» To be done
Reproduce the entries word for word, starting at the line that contains "From the perspective" and stopping after the last line of the entries.

» Supplied records
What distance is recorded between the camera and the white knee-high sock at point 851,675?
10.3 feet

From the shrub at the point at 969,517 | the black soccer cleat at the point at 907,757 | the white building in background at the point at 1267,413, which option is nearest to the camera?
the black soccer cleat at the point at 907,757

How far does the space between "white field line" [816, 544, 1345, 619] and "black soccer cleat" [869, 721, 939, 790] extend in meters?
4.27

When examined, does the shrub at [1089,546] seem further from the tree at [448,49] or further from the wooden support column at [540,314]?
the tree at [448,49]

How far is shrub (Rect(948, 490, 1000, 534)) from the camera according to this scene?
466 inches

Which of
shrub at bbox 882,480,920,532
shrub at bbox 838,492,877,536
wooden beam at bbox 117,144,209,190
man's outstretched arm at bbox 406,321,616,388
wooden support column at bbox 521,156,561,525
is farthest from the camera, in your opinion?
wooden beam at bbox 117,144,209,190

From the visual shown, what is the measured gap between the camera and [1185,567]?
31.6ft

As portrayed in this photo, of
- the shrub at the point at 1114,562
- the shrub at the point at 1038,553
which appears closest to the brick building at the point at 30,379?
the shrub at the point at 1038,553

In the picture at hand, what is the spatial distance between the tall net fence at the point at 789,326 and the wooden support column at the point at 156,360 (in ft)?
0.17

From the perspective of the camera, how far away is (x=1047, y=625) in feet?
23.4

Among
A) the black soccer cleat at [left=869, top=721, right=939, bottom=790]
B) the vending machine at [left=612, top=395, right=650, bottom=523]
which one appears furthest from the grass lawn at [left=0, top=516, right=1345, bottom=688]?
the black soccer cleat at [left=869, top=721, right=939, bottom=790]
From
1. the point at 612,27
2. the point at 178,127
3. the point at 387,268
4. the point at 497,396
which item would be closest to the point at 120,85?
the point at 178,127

» Output of the exercise
From the perspective of the camera, how far away is (x=1047, y=625) in feet?
23.4

Among
A) the black soccer cleat at [left=869, top=721, right=939, bottom=790]
B) the vending machine at [left=612, top=395, right=650, bottom=523]
which one appears furthest from the grass lawn at [left=0, top=516, right=1345, bottom=688]?
the black soccer cleat at [left=869, top=721, right=939, bottom=790]
From
1. the point at 612,27
2. the point at 178,127
3. the point at 387,268
4. the point at 497,396
which item would be closest to the point at 120,85?
the point at 178,127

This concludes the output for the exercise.